GOAL
Which lines in the data below contain the string "Could"? Return each of those lines in full, treating case as significant.

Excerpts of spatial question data
++++++

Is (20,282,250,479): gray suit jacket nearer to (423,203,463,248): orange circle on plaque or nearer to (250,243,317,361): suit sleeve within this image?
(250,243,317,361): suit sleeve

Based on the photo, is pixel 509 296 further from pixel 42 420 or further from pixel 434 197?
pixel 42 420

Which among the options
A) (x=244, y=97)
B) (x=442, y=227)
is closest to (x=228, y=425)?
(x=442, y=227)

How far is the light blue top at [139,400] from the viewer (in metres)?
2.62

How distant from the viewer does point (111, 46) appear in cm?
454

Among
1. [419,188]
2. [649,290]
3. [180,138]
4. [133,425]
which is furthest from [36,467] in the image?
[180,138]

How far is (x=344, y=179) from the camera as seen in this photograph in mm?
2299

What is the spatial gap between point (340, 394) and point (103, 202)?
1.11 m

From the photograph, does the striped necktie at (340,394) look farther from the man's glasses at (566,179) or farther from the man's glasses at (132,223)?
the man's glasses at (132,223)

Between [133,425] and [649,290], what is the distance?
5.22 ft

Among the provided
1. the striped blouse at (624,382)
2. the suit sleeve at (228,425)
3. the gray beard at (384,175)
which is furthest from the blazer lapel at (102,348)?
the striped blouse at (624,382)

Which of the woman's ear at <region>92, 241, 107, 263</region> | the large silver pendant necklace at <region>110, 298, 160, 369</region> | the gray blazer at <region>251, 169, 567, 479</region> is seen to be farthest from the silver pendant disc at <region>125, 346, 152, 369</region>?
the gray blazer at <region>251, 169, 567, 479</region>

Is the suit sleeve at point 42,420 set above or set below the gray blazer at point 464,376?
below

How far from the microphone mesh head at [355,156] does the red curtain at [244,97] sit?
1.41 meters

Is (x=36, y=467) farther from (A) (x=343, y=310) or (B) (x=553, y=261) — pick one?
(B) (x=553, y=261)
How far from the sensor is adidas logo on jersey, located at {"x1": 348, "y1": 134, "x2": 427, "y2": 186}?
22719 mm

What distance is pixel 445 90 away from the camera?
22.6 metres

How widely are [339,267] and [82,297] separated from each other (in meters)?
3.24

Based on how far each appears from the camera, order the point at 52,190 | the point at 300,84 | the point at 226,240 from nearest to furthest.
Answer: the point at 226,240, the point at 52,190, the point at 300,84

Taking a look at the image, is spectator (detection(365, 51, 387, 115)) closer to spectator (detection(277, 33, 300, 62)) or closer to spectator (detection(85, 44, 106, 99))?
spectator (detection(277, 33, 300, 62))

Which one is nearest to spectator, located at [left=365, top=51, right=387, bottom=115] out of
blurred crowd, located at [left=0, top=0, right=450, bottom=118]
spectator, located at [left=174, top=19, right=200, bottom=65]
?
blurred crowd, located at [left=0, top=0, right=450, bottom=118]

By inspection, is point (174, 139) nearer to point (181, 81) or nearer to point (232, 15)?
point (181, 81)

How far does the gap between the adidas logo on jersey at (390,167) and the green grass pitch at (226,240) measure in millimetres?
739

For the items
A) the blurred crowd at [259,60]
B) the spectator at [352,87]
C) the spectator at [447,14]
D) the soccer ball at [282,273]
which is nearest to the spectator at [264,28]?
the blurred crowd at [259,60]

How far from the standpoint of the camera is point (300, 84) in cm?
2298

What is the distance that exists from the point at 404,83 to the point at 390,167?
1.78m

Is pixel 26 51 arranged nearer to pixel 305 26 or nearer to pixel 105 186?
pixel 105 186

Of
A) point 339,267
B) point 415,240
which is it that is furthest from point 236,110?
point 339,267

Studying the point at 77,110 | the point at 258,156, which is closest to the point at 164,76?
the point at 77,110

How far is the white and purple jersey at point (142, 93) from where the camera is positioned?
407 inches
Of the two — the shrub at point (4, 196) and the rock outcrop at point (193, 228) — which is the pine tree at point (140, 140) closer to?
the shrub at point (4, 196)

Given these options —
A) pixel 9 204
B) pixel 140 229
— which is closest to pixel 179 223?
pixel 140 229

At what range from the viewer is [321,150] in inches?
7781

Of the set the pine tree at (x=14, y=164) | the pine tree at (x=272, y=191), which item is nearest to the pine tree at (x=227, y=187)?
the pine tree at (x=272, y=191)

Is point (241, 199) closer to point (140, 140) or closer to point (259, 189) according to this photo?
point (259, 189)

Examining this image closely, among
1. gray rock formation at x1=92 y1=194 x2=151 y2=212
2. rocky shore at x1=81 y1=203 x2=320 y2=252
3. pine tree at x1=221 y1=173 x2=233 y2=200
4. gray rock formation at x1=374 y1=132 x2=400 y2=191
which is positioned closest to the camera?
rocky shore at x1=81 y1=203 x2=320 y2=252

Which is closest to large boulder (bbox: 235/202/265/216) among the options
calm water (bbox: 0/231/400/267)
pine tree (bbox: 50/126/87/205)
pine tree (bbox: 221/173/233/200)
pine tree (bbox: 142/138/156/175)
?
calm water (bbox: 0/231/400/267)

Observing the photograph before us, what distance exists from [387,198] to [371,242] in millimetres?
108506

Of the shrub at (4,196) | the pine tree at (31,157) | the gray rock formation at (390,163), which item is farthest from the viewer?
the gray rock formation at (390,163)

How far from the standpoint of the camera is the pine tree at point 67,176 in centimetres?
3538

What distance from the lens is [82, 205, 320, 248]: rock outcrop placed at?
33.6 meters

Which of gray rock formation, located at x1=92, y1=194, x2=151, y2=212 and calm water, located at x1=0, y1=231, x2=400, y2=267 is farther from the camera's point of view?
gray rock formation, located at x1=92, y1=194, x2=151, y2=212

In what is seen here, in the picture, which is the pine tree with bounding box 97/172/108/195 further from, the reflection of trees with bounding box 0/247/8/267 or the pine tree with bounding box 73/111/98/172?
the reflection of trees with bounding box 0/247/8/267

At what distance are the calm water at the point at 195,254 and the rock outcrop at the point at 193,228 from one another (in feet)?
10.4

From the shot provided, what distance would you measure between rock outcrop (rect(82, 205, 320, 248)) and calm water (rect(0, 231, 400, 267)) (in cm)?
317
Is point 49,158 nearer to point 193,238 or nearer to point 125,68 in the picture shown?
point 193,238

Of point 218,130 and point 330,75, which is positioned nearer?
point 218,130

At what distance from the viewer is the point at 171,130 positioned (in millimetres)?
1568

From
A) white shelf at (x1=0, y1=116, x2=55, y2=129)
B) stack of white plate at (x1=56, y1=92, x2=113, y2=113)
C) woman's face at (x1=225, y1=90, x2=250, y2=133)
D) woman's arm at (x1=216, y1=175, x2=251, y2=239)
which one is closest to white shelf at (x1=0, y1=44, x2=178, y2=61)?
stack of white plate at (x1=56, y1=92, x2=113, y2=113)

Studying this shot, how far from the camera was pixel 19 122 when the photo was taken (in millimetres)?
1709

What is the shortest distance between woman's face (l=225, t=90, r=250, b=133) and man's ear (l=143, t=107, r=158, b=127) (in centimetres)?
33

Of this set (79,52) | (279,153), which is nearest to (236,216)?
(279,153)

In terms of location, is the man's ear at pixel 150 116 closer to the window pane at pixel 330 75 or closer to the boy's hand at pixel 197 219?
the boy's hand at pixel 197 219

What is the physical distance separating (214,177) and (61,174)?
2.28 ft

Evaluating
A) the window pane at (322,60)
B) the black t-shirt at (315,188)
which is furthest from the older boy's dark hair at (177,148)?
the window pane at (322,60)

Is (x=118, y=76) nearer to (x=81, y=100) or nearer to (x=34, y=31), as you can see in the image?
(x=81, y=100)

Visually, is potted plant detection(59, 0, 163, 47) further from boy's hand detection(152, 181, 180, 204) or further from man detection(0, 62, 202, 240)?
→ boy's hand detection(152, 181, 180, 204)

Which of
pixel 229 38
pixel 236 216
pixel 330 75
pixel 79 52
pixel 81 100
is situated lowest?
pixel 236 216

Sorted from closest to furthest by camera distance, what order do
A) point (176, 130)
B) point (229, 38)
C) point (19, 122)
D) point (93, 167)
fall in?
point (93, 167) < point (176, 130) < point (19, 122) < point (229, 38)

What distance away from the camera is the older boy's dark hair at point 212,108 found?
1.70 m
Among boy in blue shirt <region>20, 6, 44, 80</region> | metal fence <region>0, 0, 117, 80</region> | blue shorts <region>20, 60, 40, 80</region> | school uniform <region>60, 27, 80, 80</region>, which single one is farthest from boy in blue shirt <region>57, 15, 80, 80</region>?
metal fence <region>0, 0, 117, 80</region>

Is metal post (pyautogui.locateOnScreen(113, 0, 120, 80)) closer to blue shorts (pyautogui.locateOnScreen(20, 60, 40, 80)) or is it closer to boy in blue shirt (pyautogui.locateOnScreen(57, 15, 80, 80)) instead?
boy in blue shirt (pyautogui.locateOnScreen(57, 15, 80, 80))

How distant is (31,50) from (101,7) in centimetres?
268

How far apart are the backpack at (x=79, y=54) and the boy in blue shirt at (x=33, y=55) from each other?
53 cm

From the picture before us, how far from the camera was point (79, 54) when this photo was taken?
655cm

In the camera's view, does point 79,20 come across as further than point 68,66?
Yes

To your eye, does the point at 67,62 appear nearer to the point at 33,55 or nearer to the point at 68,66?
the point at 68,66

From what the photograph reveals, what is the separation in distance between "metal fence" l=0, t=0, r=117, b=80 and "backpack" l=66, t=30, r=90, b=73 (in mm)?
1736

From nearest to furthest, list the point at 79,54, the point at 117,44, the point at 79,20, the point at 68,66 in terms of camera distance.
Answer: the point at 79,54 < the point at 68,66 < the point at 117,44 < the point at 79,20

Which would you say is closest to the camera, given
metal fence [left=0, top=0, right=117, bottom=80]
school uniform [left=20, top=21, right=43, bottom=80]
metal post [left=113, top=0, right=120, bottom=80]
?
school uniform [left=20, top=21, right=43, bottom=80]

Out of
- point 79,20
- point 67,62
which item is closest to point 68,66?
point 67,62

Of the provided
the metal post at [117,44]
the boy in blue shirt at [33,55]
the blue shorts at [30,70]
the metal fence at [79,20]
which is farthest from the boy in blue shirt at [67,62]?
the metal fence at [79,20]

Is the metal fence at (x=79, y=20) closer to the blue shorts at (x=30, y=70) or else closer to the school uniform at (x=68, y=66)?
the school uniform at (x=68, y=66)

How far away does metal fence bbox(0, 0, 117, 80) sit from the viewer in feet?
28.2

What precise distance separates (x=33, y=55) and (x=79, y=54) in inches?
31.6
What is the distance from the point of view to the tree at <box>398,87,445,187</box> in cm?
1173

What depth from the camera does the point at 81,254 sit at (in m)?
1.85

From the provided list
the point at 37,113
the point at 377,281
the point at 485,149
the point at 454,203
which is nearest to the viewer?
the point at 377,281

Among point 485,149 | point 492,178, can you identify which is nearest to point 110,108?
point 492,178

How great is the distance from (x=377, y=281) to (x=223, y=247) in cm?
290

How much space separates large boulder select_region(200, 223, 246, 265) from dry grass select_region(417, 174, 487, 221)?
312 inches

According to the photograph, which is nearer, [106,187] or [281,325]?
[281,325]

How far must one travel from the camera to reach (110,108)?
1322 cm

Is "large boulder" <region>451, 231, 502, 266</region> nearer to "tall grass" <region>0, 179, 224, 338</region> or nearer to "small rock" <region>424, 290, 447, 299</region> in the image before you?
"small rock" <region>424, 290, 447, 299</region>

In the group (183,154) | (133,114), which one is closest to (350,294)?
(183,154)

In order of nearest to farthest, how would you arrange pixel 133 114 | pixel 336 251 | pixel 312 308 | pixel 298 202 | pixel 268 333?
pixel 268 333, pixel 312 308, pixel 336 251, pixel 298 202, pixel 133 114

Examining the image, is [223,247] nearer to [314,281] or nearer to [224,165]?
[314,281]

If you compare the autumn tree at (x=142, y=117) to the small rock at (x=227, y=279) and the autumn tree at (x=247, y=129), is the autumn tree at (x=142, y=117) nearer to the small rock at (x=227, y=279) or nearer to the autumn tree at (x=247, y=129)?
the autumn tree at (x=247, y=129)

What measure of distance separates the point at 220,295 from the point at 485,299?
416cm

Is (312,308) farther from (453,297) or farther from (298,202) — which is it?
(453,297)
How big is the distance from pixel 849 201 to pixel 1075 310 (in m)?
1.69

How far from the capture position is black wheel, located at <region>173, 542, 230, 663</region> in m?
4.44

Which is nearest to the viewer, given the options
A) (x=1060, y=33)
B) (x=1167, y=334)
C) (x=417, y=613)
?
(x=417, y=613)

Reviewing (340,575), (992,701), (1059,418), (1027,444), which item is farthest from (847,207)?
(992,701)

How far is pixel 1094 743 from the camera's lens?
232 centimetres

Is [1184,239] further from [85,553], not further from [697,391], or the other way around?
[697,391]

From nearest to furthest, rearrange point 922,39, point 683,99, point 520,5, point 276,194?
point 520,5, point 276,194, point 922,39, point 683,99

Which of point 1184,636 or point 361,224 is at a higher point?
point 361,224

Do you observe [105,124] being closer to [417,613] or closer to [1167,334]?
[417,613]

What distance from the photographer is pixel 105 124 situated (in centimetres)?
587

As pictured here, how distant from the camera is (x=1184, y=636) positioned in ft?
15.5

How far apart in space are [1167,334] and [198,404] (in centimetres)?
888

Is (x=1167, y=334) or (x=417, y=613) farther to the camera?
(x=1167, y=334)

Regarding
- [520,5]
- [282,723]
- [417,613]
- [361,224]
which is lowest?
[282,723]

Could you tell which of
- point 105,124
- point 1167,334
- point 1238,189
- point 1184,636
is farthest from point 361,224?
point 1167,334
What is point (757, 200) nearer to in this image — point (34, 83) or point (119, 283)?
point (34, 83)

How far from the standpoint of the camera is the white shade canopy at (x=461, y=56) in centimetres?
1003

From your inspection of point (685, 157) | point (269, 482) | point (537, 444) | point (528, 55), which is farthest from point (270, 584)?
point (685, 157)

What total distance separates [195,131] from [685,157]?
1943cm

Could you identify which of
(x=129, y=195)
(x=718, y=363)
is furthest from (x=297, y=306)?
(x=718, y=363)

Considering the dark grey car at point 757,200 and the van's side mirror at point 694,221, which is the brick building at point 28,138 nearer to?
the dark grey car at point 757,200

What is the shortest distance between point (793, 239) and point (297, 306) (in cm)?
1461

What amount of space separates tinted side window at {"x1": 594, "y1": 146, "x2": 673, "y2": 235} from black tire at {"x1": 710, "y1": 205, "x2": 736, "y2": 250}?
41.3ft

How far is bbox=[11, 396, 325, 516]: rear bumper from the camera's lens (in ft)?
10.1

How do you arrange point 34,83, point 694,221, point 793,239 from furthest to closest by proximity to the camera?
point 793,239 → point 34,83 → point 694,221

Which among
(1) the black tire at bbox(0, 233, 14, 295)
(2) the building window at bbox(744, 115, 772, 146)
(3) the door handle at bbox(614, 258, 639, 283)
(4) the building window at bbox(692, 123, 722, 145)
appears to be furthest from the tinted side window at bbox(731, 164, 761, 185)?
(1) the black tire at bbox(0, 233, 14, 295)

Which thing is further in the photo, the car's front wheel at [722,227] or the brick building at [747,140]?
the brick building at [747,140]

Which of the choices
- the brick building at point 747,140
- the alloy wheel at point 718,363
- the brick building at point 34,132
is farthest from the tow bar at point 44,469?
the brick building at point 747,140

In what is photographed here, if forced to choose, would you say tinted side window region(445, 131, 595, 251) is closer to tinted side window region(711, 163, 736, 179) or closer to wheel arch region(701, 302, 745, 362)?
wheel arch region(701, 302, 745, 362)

++++++

WRITTEN ANSWER
Could you tell which of
Could you identify which of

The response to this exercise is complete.